Ingineer
Well-known member
Thanks for posting this!bowthom said:All that being said, here is my experience,
As some of you may remember my Leaf had a charger failure May 14th of this year. During the diagnosis period there was much conjecture about possible causes and as you would expect Nissan was looking for it to be something other that the Leaf's fault. The whole episode culminated with a pair of Japanese engineers accompanied by a Nissan Technical Service Manager coming to my house to test my blink. The NTSM acted very concerned that I had used a Rev 1 modified EVSE. I assured them that I only used it AFTER the blink would no longer charge my car and the charger (diode) had already failed. He wanted to test it but I had sent it out for Rev 2 modification when my Leaf went to the dealer (they kept my Leaf 3 weeks before this meeting took place). So there was much concern that the modified EVSE was a contributing factor and I had to repeatedly state the timeline to make it very clear it was not in anyway related. I had another meeting with the same NTSM at Wilsonville Nissan 9/22 and he again asked me about the mini EVSE and the fact that I had been TIG welding that day. I assured him again, the car was being driven up in Washington at the time of failure and was not related to welding or the mini EVSE in anyway. He told me the engineers had not found a cause for the failure although they suspect a lightning strike was the cause of the one in Tennessee. No proof though.
My conclusion: They play their cards very close to the chest. The NTSM's mission is damage control and to be the translator. No matter what, they will not admit any liability on Nissan's part nor give out any technical info. They never once said outright that I should not use the Rev 2 EVSE or blamed it for the failure.
What these tour people may be circulating is all the rumor mill FUD churned up in the wake of my and 2 other Leaf's charger failures. Isn't it just like the internet, the good info gets buried under weight of FUD being circulated.
My $.02
ON EDIT: My rev 2 mini EVSE works perfectly.

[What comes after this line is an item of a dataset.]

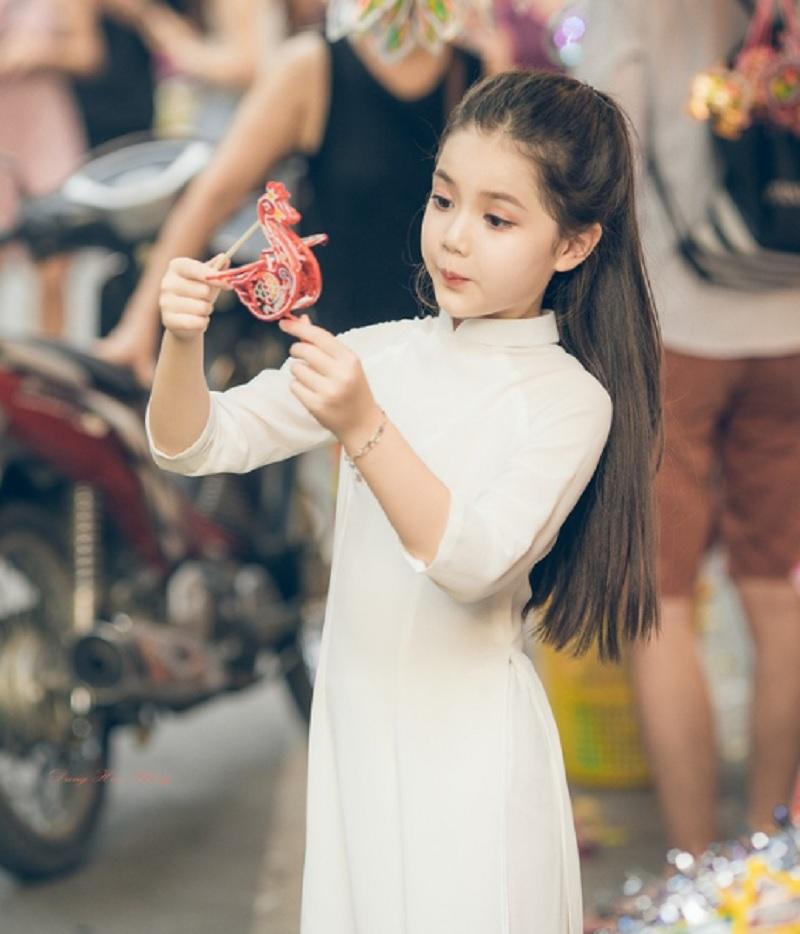 Bố họ Vương nên đặt tên con gái là gì? Tên hay cho con gái họ Vương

Here's what I can tell you: The on-board charger used in the LEAF is made for Nissan by Nihicon. It's using high-power IGBT's (Insulated Gate Bi-polar Transistors) as the main power handling device. These high-power semiconductors, like all, have a certain "Yeild Rate" from the factory. This means some will never leave the factory, some will be derated and sold as lesser units, and some make it out certified "good", but fail later. These are then used in other manufacturer's products. The Engineering team that builds these, if they are concerned about reliability, is very conservative in their design and allows a wide safety margin so these devices will last a long time in their product. However, a certain amount never pass their quality control, even though the original manufacturer passed them. That's because some fail "in the field". This is why all products have warranties, so it can catch these near "still born" products. This is a normal reality for almost all consumer products, and even more so with complex products like automobiles which are subjected to extremes in daily use.
Given that the EVSE is simply passing power through to the car, unless by some almost unthinkable scenario, it was severely damaged (think shooting at it with a clip of 9mm rounds) I doubt there's any statistically significant way it could ever damage the car. (on board charger module, pack, etc).

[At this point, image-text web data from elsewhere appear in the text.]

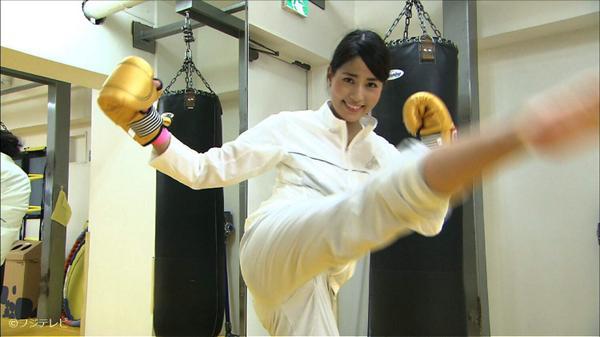 ハイキックをする永島優美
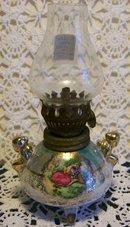 Miniature Oil Lamp: Lusterware/ Romantic Couple: 1950's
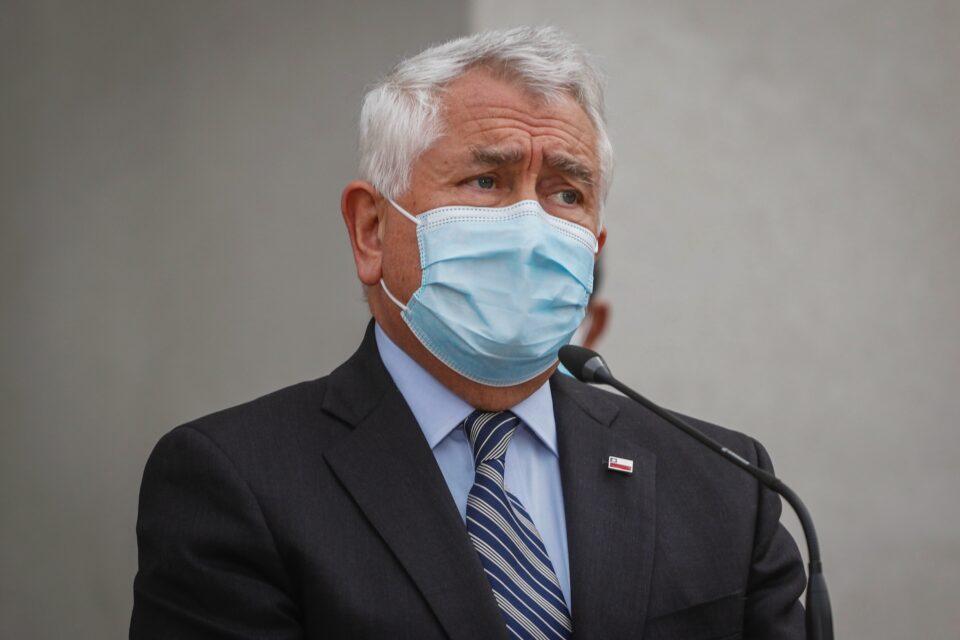 Health Minister Enrique Paris during the Santiago lockdown announcement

Now I can see their concern if you were using a welder, especially TIG, or something like a Plasma Torch, as these are severely noisy, both by emitting EMI/RFI, but they also use large peaks of power intermittently, which can cause severe power disturbance. Many residential power systems cannot adequate to handle this, and if you add 2 large 240v power systems on one heavily configured residential system, especially if it's older, bad things™ are going to happen at some point!!!

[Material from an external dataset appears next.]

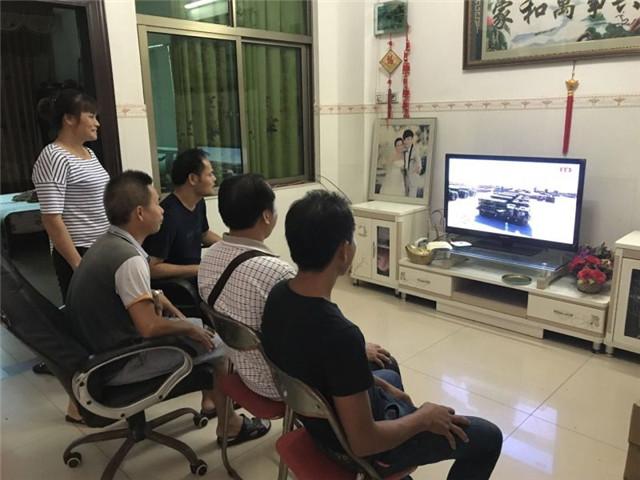 激发爱国热情,琼海烟塘中学组织观看建军90周年阅兵仪式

But even if you don't meet any of those risk factors, you could still just be one of the few unlucky people out of thousands of LEAFs, who happen to have a power semiconductor fail somewhere in one of the complex systems. This is what the warranty is for, and by repairing the car under warranty, they legally accept responsibility for it and fix it on their dime. You can bet your bottom dollar if they could somehow show it wasn't their fault, they would! If the failures hit a certain percentage, that appears to statistically be higher than they should be, they will revise the design and possibly switch suppliers. Something will be changed so the anomaly will be fixed, and Nissan is being really careful about this stuff, because they have a lot riding on the LEAF, and this program cannot to get bunch of "bad reliability" messages.